Also bei mir waren es immer nur leichte Behinderungen...die auch nur in Stratholme auftraten...und keine 20 Sekunden dauerten. Allerdings habe ich mich auch nicht in highend raid-instanzen rumgetrieben und bin auf keinen überfüllten Server gewesen(da seid ihr aber selbst Schuld wenn ihr auf die letzten überfüllten Blutdurst-Drecksserver wollt. Euch werden schließlich Server empfohlen und es gab dutzende Möglichkeiten von den total überfüllten servern umsonst wegzutransen)


----------



## Pacster (8. August 2009)

Ja, ZAM...ich kann auch mal nett sein. Bin aber auch übermüdet...:-P


----------



## offspringer05 (8. August 2009)

Pacster schrieb:


> Also bei mir waren es immer nur leichte Behinderungen...die auch nur in Stratholme auftraten...und keine 20 Sekunden dauerten. Allerdings habe ich mich auch nicht in highend raid-instanzen rumgetrieben und bin auf keinen überfüllten Server gewesen(da seid ihr aber selbst Schuld wenn ihr auf die letzten überfüllten Blutdurst-Drecksserver wollt. Euch werden schließlich Server empfohlen und es gab dutzende Möglichkeiten von den total überfüllten servern umsonst wegzutransen)

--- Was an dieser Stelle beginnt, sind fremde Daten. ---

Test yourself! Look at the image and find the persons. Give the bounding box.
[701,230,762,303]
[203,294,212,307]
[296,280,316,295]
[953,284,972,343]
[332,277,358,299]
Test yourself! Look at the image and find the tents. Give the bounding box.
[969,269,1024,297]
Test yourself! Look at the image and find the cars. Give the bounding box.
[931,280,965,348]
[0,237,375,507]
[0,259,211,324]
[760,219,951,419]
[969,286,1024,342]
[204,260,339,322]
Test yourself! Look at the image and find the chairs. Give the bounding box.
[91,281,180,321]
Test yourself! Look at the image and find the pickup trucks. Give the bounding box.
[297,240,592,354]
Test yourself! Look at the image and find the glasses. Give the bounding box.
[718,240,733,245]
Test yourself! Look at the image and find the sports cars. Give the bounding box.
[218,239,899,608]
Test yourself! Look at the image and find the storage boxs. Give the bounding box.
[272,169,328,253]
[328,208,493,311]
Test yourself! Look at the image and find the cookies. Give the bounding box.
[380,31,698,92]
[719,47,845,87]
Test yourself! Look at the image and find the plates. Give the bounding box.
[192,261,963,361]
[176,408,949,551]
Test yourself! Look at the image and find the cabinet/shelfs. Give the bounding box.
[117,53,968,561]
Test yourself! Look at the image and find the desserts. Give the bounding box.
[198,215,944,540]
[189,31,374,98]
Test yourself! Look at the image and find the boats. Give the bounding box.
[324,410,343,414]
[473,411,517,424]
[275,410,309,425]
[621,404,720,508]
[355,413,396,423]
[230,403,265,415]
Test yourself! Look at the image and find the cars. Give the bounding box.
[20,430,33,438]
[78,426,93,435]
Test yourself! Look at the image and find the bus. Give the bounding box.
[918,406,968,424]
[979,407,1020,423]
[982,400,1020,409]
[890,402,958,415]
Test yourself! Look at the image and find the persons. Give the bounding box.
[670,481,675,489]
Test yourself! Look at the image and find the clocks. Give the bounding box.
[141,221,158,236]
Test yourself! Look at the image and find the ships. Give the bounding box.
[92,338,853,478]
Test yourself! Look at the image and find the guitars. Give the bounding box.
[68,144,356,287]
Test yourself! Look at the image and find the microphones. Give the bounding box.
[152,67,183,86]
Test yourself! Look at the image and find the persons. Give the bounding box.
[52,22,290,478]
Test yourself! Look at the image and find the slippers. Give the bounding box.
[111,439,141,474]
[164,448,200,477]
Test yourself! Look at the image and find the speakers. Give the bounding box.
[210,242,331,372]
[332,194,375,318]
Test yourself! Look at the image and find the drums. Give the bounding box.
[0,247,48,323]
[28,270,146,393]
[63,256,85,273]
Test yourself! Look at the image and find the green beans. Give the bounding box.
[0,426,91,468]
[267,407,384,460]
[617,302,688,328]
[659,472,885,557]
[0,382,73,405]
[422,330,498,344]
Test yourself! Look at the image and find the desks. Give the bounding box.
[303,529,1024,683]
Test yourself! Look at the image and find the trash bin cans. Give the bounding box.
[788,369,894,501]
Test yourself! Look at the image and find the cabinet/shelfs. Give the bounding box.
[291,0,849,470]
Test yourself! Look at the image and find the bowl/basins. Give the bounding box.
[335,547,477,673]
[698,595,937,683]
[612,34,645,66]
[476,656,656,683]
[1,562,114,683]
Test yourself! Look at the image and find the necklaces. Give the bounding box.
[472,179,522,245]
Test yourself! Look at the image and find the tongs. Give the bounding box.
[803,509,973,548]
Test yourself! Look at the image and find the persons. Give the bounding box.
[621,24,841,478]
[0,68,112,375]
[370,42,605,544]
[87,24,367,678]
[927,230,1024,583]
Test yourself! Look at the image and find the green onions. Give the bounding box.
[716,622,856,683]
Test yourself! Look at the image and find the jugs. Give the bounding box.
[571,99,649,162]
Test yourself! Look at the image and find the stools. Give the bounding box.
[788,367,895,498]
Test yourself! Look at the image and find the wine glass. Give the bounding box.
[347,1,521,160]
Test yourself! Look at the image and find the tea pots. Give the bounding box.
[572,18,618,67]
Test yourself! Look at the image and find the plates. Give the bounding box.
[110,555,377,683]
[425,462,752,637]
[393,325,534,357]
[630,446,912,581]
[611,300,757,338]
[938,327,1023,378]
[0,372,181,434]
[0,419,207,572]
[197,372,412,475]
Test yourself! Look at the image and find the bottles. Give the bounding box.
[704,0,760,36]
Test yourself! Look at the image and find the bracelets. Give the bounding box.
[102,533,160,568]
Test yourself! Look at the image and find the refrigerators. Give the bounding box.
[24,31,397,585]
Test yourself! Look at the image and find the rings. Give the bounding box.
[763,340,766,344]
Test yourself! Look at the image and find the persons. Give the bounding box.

Wieso sollte ich auf nen leeren Server transen? Ich kann doch wohl erwarten, dass das Spiel funktioniert wenn ich schon dafür bezahle. Das ist eine Dienstleistung die mir zusteht.


----------



## Syvius (8. August 2009)

Ich finde wenn man WOW mag will man ja eigentlich nur Gutes hören, was ja dann für die Buffed-Seite ein dickes Plus für ihre Seite ist.

Und Buffed finde ich eigentlich auch übersichtlicher als WOW-Szene 


			Dieser Inhalt steht nur eingeloggten Mitgliedern zur Verfügung.


----------



## Ykon (8. August 2009)

offspringer05 schrieb:


> Wieso sollte ich auf nen leeren Server transen? Ich kann doch wohl erwarten, dass das Spiel funktioniert wenn ich schon dafür bezahle. Das ist eine Dienstleistung die mir zusteht.



Natürlich darfst du dann auch damit rechnen, dass es bei einem überfüllten Servern, bzw. in diesem Fall sogar Realmpool, häufer Probleme gibt als bei einem, der von Blizzard empfohlen wollte. Ich kann mich da nur Pacster anschließen, dass es eure eigene Schuld ist, wenn ihr euch auf solchen Servern aufhält.


----------



## Pacster (8. August 2009)

offspringer05 schrieb:


> Wieso sollte ich auf nen leeren Server transen? Ich kann doch wohl erwarten, dass das Spiel funktioniert wenn ich schon dafür bezahle. Das ist eine Dienstleistung die mir zusteht.




Weil die einzige Alternative seitens Blizzards nun mal das Abschotten von Servern ist, sobald eine gewisse Anzahl an Spielern einen Char dort besitzt....oder halt die Warteschlange noch früher einzuführen. Server haben nun mal nicht unendlich Kapazität und müssen ja auch noch wirtschaftlich sein. Die Dienstleistung funktioniert optimal wenn du dich verhälst, wie vom Dienstleister empfohlen....ansonsten kommt es halt zu Behinderungen(siehe auch: Schlange an der Supermarktkasse. Jeden Tag das gleiche Problem, weil die Kunden sich einfach nicht optimal verteilen)


----------



## Kipp (8. August 2009)

wieso sollte buffed über probleme berichten die jeder ingame sieht? glaubt ihr blizz liest bei buffed mit und macht was die sagen?


----------



## offspringer05 (8. August 2009)

Kipp schrieb:


> wieso sollte buffed über probleme berichten die jeder ingame sieht? glaubt ihr blizz liest bei buffed mit und macht was die sagen?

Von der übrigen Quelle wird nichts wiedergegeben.